Esto sería como decir hoy: “Yo soy la A y la Z”: El Señor es el primero y el último, nadie es antes que Él ni podrá decir que permaneció después que Él. Nadie es eterno como Él, domina de principio a fin y su reino no tiene término, por lo cual merece toda honra y alabanza.
Pero esta afirmación no sólo habla de la eternidad del Señor: también nos habla de Su presencia con nosotros: es el que estuvo, está y ha de estar con nosotros siempre. Es lo que prometió Jesucristo: “he aquí yo estoy con vosotros todos los días, hasta el fin del mundo” (Mt. 28:20). Su presencia continua con nosotros por Su Espíritu es lo que nos da el poder para perseverar hasta el fin, atravesando este camino angosto llenos de gozo y esperanza, incluso cuando pasamos por los valles de sombra de muerte.
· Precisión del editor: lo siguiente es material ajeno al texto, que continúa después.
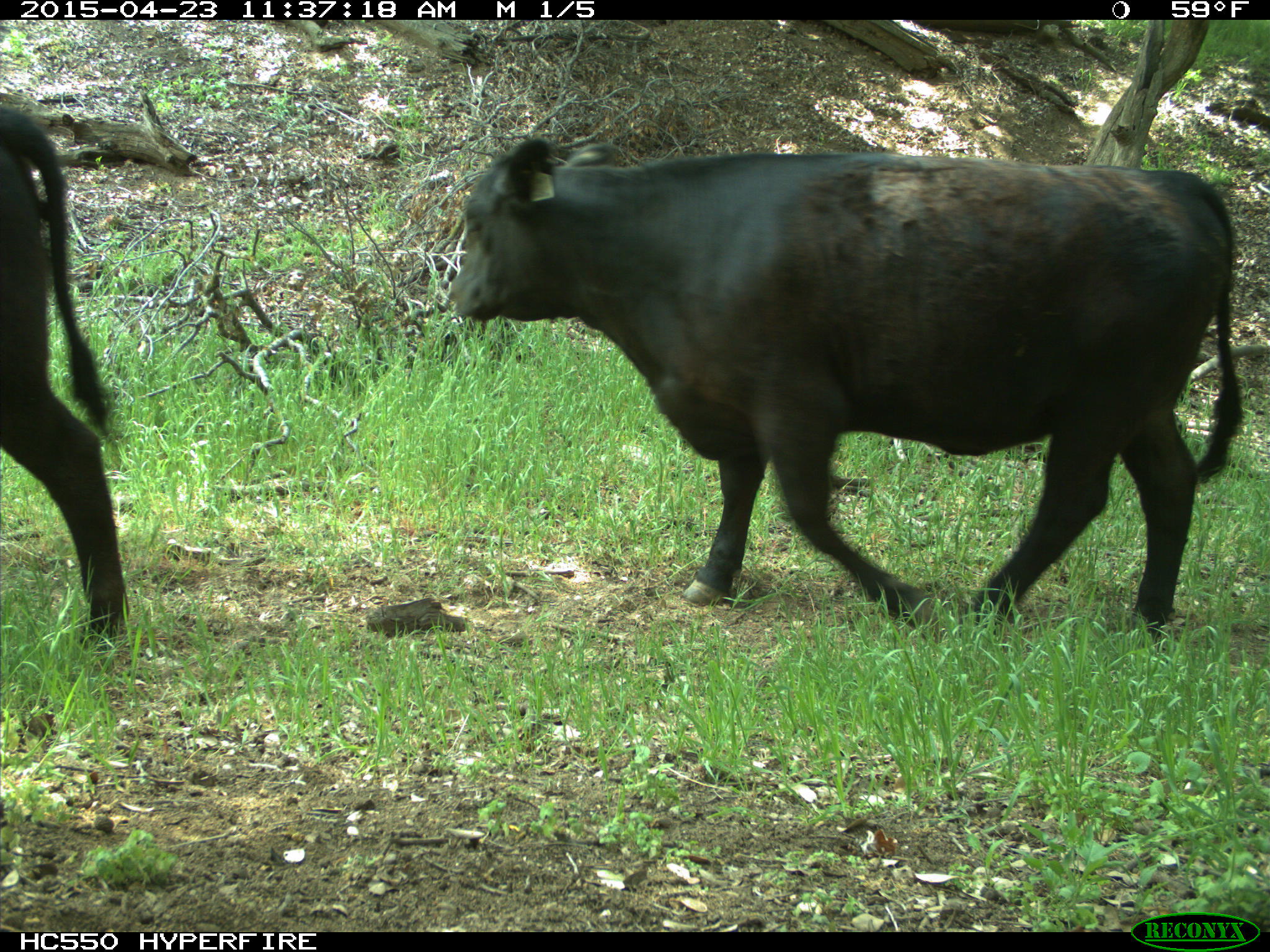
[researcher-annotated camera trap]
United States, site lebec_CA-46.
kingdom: Animalia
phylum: Chordata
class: Mammalia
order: Artiodactyla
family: Bovidae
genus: Bos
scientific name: Bos taurus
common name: domestic cow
Esta soberanía y fidelidad de Dios nos dan la seguridad de que cumplirá sus propósitos y promesas. Aquel que fue anunciado por los profetas vino y murió por nuestros pecados, resucitó y ahora está sentado a la diestra del Padre en la gloria, hasta someter a todos Sus enemigos bajo Sus pies (1 Co. 15:25). Si fue fiel para cumplir Su promesa hasta el punto de morir por nosotros en Su primera venida, también será fiel en cumplir Su promesa de volver. ¡Lo veremos en las nubes, con poder y gran gloria!
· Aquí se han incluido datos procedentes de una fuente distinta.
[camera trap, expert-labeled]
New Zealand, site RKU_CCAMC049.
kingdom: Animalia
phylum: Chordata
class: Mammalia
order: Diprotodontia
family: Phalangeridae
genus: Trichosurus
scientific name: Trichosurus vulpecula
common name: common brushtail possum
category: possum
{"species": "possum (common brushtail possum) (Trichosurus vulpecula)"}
El que fue Todopoderoso para crear todas las cosas (Jn. 1:3), que es Todopoderoso para sostener la creación, pues “todas las cosas en él subsisten” (Col. 1:17), y que es Todopoderoso para hacer nuevas todas las cosas (Ap. 21:5); será también Todopoderoso para guardarnos para ese día y llenarnos de gloria cuando venga Jesucristo en las nubes. Ese día no habrá quién le resista, lo veremos venciendo con todo su poder sobre Sus enemigos con la espada aguda que sale de Su boca (Ap. 19:15).
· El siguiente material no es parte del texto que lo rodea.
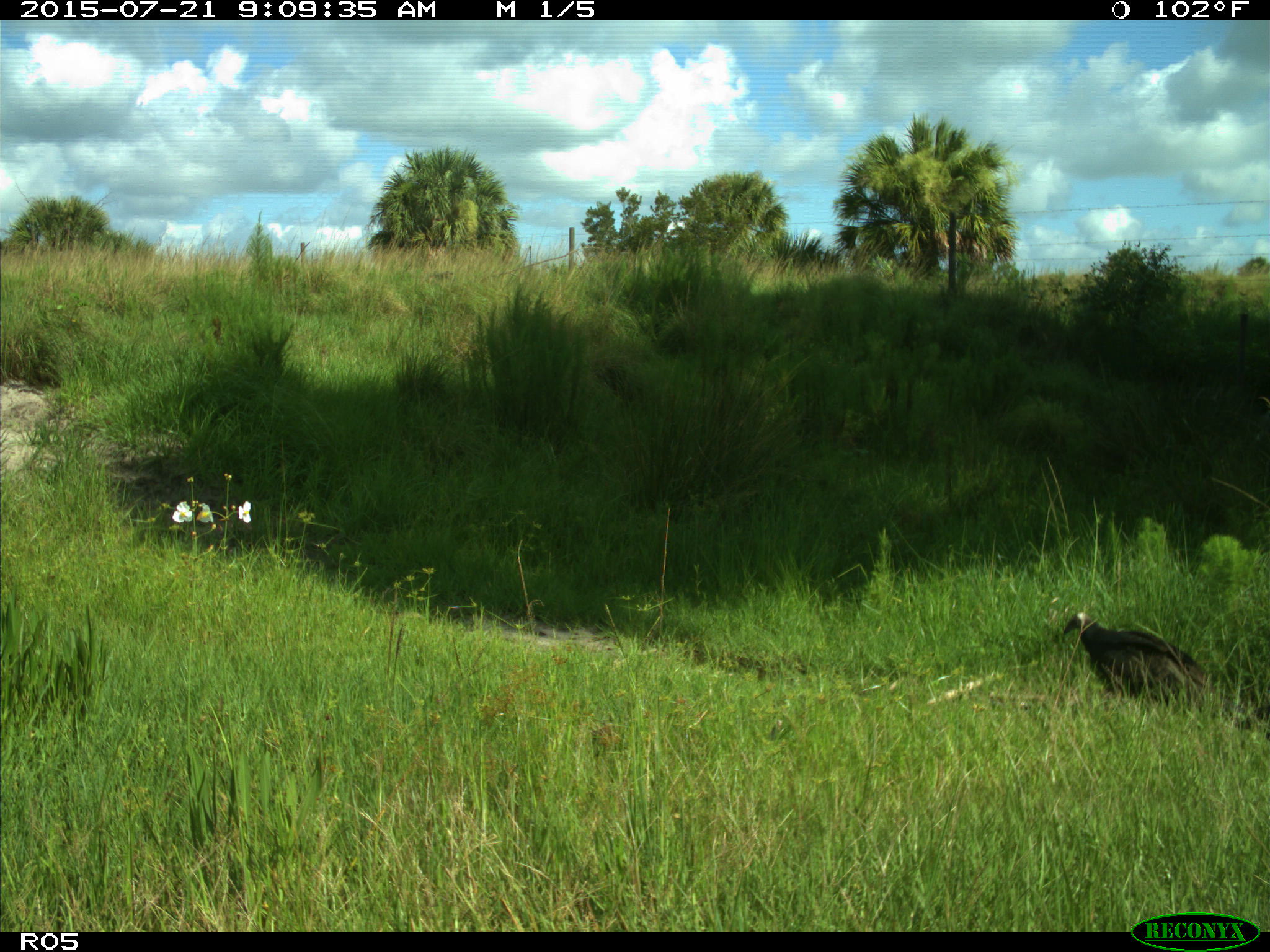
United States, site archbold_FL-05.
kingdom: Animalia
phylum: Chordata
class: Aves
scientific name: Aves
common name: birds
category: unidentified bird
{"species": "unidentified bird (birds) (Aves)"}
En medio de las pruebas, del dolor, de los problemas, las enfermedades y la muerte, pon tus ojos en el Todopoderoso, el que era, que es y que ha de venir; que está con nosotros siempre. Estamos rodeados de incertidumbre, la gente vive presa del pánico y sumergida en el engaño, el mundo se ahoga en la desesperanza y se aferra a sus ídolos, pero nosotros debemos clamar a quien es el Alfa y la Omega, quien está en Su Santo Templo, quien es invencible y no se sorprende ni se preocupa, sino que es Todopoderoso y siempre hará Su voluntad perfecta.
Descansemos en Aquél de quien se dice: “Y a aquel que es poderoso para guardaros sin caída, y presentaros sin mancha delante de su gloria con gran alegría, 25 al único y sabio Dios, nuestro Salvador, sea gloria y majestad, imperio y potencia, ahora y por todos los siglos. Amén” (Jud. vv. 24-25).